Additionally, taking safety into account, those riding an elevator should never use the stop button unless there is an emergency, and everybody in an elevator should always respect those sharing the ride. In fact, when it comes to elevator etiquette, mutual respect for others in an elevator is paramount.
It really isn’t rocket science, and it doesn’t require special training. But for people who don’t appreciate the importance of good old-fashioned manners, it can prove to be a little tough.
Who Should Get Into the Elevator First?
When people get in line, it’s a given that the first in line gets to go first. The problem with elevators is that people generally don’t get in line. Usually those waiting for the elevator just hang around the door. But you’ve got to be oblivious not to notice people who were there before you. So, generally, people should allow those who got there first to get in first. However, practice common-sense manners by allowing the elderly and disabled and others who may need assistance to get in first. Isn’t that’s what you would (or should) do if you got on a bus and there were only a couple of seats left? In other words, let anyone who needs it more than you have it first.
If the elevator is already crammed, give it a miss, even if someone inside tells you to squeeze in.
Conversation in an Elevator
Elevators are, by nature, confined spaces, and when there are lots of people sharing a confined space, conversation is a no-no. You are not expected to make conversation with those you are traveling with, and it is considered rude if people you don’t know try to chat.
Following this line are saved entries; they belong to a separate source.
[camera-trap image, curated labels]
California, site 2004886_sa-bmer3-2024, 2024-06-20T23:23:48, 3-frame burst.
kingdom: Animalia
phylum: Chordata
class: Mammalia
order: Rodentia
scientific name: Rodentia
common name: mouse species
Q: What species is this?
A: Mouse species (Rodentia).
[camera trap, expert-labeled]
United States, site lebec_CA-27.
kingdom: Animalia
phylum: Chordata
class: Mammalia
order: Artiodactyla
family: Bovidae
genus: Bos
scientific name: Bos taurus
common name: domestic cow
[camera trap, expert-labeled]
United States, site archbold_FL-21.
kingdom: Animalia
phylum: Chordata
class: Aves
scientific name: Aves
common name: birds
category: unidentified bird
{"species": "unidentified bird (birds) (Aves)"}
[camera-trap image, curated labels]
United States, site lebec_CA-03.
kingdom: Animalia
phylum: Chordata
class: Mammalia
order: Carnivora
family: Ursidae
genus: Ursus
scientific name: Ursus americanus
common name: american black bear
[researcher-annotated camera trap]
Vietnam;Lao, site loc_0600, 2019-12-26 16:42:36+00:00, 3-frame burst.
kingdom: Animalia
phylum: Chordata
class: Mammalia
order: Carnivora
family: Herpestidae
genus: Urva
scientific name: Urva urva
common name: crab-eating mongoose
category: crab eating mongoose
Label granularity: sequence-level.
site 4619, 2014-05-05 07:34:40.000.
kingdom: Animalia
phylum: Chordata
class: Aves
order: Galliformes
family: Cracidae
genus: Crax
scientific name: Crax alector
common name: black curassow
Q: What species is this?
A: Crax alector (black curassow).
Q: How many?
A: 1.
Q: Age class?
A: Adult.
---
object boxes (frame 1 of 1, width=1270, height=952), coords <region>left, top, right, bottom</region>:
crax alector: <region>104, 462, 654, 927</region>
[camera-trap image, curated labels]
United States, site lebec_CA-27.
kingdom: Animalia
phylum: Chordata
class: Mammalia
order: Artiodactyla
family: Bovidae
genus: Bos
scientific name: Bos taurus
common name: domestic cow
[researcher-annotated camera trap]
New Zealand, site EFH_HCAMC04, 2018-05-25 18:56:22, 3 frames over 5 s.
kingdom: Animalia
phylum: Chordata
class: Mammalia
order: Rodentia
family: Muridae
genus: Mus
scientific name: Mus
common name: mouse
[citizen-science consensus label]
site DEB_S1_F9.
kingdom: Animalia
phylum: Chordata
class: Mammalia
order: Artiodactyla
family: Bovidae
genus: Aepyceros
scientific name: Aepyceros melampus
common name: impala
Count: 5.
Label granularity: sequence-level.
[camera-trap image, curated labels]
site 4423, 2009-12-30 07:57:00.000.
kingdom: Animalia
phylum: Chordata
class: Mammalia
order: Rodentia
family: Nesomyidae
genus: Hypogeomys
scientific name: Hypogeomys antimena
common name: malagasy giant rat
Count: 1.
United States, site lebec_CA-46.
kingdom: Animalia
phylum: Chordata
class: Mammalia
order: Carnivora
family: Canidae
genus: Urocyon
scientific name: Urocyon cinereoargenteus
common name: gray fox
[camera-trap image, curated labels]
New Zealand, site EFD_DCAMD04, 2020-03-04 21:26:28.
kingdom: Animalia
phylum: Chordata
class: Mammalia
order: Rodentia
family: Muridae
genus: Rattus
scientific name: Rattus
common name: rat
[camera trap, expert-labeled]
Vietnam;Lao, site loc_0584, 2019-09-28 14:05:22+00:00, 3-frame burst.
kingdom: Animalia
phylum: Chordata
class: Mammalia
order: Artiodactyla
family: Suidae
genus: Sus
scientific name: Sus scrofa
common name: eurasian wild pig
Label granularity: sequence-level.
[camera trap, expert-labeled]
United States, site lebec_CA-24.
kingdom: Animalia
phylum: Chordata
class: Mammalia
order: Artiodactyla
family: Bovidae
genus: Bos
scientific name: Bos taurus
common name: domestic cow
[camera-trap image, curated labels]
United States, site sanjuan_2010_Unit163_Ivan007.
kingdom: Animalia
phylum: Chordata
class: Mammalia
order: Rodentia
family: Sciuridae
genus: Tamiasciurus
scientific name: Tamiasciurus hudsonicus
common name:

You should never have phone conversations in a crowded elevator, and if you really need to talk to the person you know who is standing next to you, elevator etiquette demands that you both speak quietly.
Getting out of the Elevator
Conventional good manners dictate that women should exit first, but that isn’t always possible, particularly when the elevator is very full. If it is crammed, it’s advisable to tell those with you just before the elevator reaches your floor. That way they can move aside. Good etiquette requires you to excuse yourself if you have to pass close to people to exit, and to say “thank you” when they move to one side. Pushing is not an option.
People who are at the front of the elevator should, if necessary, exit to allow others off, and then re-board.
Anybody with good manners is sure to have good elevator etiquette. It’s that simple.